Je vois une crête aiguisée, un sentier qui serpente vers le soleil couchant et l’océan. Une trace juste assez large pour autoriser un cheval. Une cime qui surplombe au Nord une vallée et plonge abruptement au Sud dans un plateau désertique. Tout est en feu, la forêt crépite, les animaux gémissent, condamnés dans le creux de ces deux murs qui glissent parallèles. Le vent d’Est empêche les fumées de s’évanouir, il les plaque, les maintient près du sol. En bas se doit être un massacre. Le feu consume chaque brin de verdure, étouffe chaque être vivant. Rien ne peut l’arrêter, poussé par les bourrasques, il avance solennellement vers l’océan, anéantissant tout espoir de fuite. Il progressera jusqu’à mourir lui aussi. Il agitera ses dernières flammes là où le sol disparait. Il s’éteindra à son tour au bord de l’eau. Et ce sera la fin.

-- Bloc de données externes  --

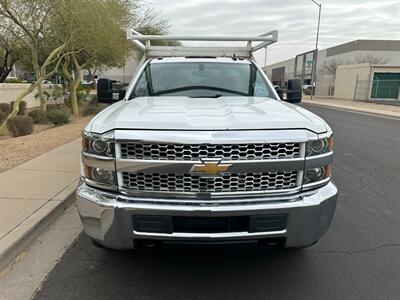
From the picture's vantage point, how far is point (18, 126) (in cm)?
1123

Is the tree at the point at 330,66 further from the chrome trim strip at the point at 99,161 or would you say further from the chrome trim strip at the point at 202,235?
the chrome trim strip at the point at 99,161

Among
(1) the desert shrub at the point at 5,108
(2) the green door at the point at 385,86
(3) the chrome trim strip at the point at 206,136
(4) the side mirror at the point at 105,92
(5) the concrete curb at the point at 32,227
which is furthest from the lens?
(2) the green door at the point at 385,86

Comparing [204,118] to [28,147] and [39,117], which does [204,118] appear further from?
[39,117]

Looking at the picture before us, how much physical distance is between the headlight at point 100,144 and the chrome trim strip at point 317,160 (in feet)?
4.79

La douleur de ce paysage renforce la beauté de sa démarche. Le sublime de sa silhouette. Un pur-sang, l’incarnation de la noblesse, avance dans ce brasier. Sa robe flamboyante léchée de flammes impuissantes. Il ne semble à portée d’aucune brûlure. Son pelage est plus sombre que la nuit mais rougeoie plus ardemment que la braise. Il est le feu. La monture du démon. L’ombre qui le chevauche absorbe le regard. Sa seule présence répand les ténèbres et recouvre le monde d’un épais voile de tristesse. Le cavalier ne laisse rien paraitre de son visage, enveloppé dans une cape de la même teinte que sa monture.

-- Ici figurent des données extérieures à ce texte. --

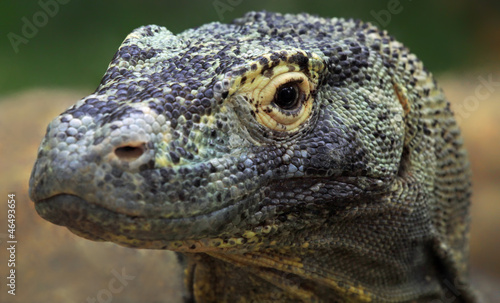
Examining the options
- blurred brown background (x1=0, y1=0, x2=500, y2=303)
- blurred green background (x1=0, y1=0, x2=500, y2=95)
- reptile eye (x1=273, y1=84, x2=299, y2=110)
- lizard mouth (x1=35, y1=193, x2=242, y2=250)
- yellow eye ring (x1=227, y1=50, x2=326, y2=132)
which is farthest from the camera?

En amazone, l’être monte à cru, les jambes couvertes de sa sombre étoffe. Sa main, fine et gracieuse, tient les reines avec fermeté. Un anneau d’or orné de feu brille à son annulaire. De feu car dans l’incendie, un rubis semble n’être qu’une flamme. L’ombre de la capuche s’efface tandis que le soleil touche l’horizon, mais aucune lumière ne semble oser révéler ce cavalier. Il porte un masque d’une étrange matière qui absorbe les rayons. Trois fentes se discernent, aux emplacements des yeux et de la bouche. Trois fentes qui ne laissent transparaître qu’un obscur néant.

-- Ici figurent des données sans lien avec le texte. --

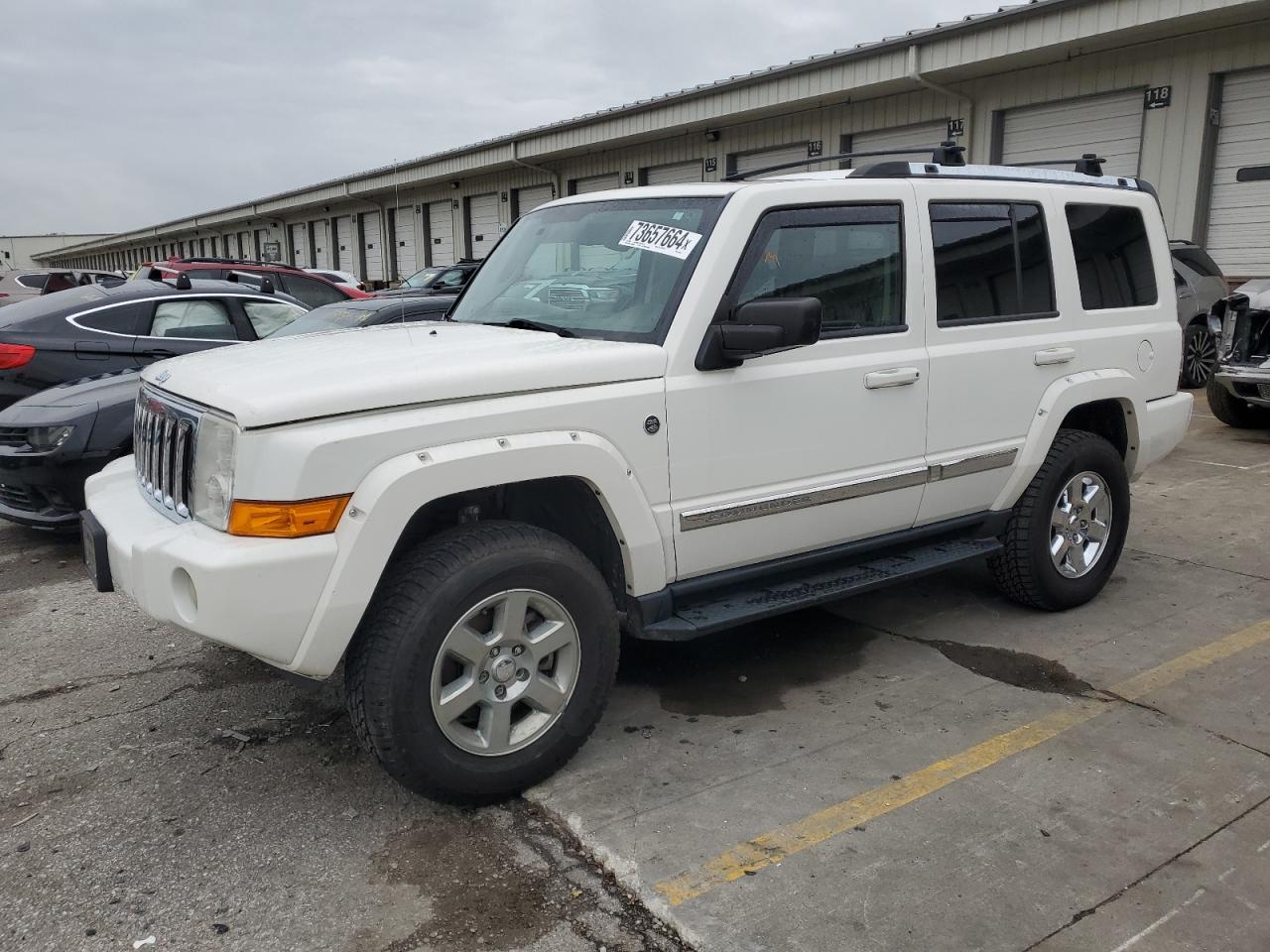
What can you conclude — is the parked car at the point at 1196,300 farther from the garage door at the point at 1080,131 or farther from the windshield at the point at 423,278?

La monture s’immobilise. L’incendie a atteint le rivage. Il mourra bientôt, comme le soleil qui se noie dans l’océan. Le chemin ne mène guère plus loin. Il disparait au pied d’un dernier pic rocheux, marquant la fin de la crête. Un dernier promontoire au-dessus de l’eau. Le cavalier se glisse à terre et entame l’ascension. Il se hisse au sommet, un aigle effrayé s’envole. La silhouette fait encore quelques pas. Le regard invisible, mais perdu au loin. D’un mouvement étrangement faible, elle ôte le masque et le laisse se briser au sol. Une femme. Non, une reine. Une déesse. Enfin son visage se révèle. Quelle beauté. L’unique. La plus belle de toutes les existences de ce monde. Ses cheveux, légèrement ondulés resplendissent des dernières lueurs du jour. Ils annoncent une nuit sombre. Ses traits sont parfaits, non mieux, ses traits sont beaux. L’univers entier s’effondre, le ciel lui-même se meurt, les diamants se fissurent. Une larme. Une larme que je n’oserai même comparer à la plus belle des étoiles glisse sur sa joue. Je n’ai jamais vu de tels yeux, splendides et sombres. Bleu, bleu, bleu et tout autour bleu sombre. La beauté n’est qu’un voile, celui du désespoir. J’admire ce soir deux iris, deux prunelles qui ne porte qu’un message : souffrance.